Begitulah Kakang. Mudah-mudahan semua dapat berjalan lancar. Mudah-mudahan
rencana Ki Tanu Metir dapat terjadi. Aku hanya dapat membantu menurut kemampuan
yang ada padaku. Tetapi apabila kali ini Kakang Untara berhasil, maka aku akan
turut berhingga karenanya.”
“Baiklah
Wuranta. Sekarang bagaimana dengan kau?”
“Aku akan
mendahului bersama adi Agung Sedayu dan adi Swandaru.”
“Pergilah. Hati-hatilah
dengan perjalanan yang berbahaya itu. Kalau kalian gagal memasuki padepokan itu
dan menyerahkan anak-anak panah sendaren itu kepada Ki Tanu Metir, maka
segalanya akan menjadi gagal pula.”
“Baiklah,
Kakang. Aku akan berusaha untuk melakukan tugasku sebaik-baiknya”
“Aku mempunyai
gambaran yang agak terang tentang peristiwa yang akan terjadi di padepokan itu.
Aku dapat mengerti jalan pikiran Ki Tanu Metir. Dan aku sependapat pula. Karena
itu, pergilah, dan lakukan tugasmu baik-baik.”
“Baiklah,
Kakang,” sahut Wuranta. Kemudian kepada Agung Sedayu dan Swandaru ia berkata,
“Marilah kita
berangkat. Kita harus mendahului Kakang Untara seperti yang dimaksud oleh Ki
Tanu Metir.”
Sebenamya
Agung Sedayu dan Swandaru sudah tidak sabar lagi menunggu Wuranta dan Untara
berbincang berkepanjangan. Karena itu ketika Wuranta mengajak mereka pergi,
maka seperti berjanji mereka menyahut,
“Marilah, aku
sudah siap.”
Wuranta, Agung
Sedayu, dan Swandaru itu pun segera minta diri kepada Untara dan Ki Demang Jati
Anom, yang melepaskan mereka dengan hati yang berdebar-debar. Namun ketika
mereka sudah sampai di ambang pintu, maka kembali mereka diganggu oleh
kecemasan mereka menghadapi anak-anak muda Jati Anom. Karenanya maka langkah
mereka pun tertegun sejenak.
“Kenapa?”
bertanya Untara.
“Bagaimana
dengan Jawawi? Ia salah terima melihat sikapku selama ini, Ki Demang,” berkata
Wuranta kepada Ki Demang.
“Bukan hanya
Jawawi, aku pun salah mengerti. Tetapi marilah, aku antar kalian keluar
halaman.
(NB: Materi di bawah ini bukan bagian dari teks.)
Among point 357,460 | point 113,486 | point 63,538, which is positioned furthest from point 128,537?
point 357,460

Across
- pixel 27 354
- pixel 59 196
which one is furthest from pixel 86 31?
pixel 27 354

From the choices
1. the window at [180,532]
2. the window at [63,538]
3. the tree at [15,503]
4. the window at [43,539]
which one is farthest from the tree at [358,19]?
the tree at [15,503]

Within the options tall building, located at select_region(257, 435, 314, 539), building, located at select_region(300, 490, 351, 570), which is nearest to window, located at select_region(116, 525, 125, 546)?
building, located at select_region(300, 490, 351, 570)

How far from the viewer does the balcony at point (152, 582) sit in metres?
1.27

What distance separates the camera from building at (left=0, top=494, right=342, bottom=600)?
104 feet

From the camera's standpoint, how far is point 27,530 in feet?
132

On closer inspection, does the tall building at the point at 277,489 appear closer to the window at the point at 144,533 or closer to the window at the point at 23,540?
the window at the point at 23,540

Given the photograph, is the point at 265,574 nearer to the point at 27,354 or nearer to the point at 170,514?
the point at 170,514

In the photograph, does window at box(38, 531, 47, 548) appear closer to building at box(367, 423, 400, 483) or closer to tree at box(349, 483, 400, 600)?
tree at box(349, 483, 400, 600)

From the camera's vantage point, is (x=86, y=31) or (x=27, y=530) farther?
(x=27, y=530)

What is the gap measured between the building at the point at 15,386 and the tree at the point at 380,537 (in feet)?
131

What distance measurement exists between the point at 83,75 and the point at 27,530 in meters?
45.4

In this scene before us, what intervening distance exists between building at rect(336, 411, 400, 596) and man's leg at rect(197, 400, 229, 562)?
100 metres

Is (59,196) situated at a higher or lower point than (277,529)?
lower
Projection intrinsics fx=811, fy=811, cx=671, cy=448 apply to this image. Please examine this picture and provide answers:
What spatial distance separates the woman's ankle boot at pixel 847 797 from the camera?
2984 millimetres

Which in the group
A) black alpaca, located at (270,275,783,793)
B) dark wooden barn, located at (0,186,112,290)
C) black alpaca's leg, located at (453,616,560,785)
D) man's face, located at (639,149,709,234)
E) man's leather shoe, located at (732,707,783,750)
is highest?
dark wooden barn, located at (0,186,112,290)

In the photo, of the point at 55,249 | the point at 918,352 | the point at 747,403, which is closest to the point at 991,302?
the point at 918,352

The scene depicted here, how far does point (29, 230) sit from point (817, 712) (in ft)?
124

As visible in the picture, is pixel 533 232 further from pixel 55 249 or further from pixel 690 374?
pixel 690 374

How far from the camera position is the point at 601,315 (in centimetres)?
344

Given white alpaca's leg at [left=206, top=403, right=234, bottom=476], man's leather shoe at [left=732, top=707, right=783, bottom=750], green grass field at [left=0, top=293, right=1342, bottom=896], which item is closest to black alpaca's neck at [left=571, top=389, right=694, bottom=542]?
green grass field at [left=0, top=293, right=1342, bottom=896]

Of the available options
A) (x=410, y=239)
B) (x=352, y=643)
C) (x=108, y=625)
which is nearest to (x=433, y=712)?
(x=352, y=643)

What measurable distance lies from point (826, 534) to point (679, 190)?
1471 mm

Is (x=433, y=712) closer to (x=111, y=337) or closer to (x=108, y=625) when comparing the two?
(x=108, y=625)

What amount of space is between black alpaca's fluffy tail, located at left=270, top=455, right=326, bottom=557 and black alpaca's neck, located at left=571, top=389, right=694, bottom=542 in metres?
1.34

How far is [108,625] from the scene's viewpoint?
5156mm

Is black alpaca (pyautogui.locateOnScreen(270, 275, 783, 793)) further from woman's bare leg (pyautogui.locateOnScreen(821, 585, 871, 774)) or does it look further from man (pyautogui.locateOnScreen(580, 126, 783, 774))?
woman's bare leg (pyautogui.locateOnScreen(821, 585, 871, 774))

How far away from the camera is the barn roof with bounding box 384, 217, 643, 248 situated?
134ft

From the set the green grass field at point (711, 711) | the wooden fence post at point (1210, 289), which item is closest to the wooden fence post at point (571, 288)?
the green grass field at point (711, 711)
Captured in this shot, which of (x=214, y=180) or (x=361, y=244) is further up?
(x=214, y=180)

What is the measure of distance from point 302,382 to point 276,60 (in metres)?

Sesudah itu, selamat jalan melakukan tugas kalian.”
Ki Demang-lah
yang kemudian mendahului keluar dari pringgitan menemui anak-anak muda Jati
Anom yang masih saja menunggu di halaman. Ketika Ki Demang turun ke halaman,
diikuti oleh Wuranta, Agung Sedayu, dan Swandaru kemudian Untara, maka yang
pertama sekali menyambut adalah Jawawi. Katanya,
“Nah, Ki
Demang. Akhirnya anak itu jatuh juga ke tangan kita. Setelah beberapa hari ia
menghantui kita dengan tingkah laku dan perbuatannya, maka sekarang ia tidak
akan dapat lagi meninggalkan halaman kademangan ini.”
“Ya, ya
Jawawi,” sahut Ki Demang,
“demikianlah
kiranya apabila dugaan kita atas anak ini benar.”
Jawawi
mengerutkan keningnya. Dadanya menjadi berdebar-debar ketika ia masih melihat
pedang tergantung di lambung Wuranta. Apakah ia masih berhak membawa pedang
itu?
“Tetapi,”
berkata Ki Demang seterusnya,
“ternyata
pimpinan prajurit Pajang masih memerlukannya. Untuk suatu keperluan maka kita
belum dapat berbuat apa-apa atas anak muda ini. Biarlah ia kami serahkan saja
kepada pimpinan prajurit Pajang di Jati Anom.”
Jawawi
benar-benar tidak dapat mengerti pernyataan Ki Demang itu, sehingga beberapa
langkah ia maju, “Ki Demang, kami tidak dapat mengerti penjelasan itu.”
“Jelasnya,”
berkata Ki Demang, “kita belum dapat berbuat apa-apa atas Wuranta saat ini. Ia
masih diperlukan oleh pimpinan prajurit Pajang. Ia harus pergi bersama Angger
Agung Sedayu dan Angger Swandaru untuk suatu tugas. Nah, relakanlah, ia pergi.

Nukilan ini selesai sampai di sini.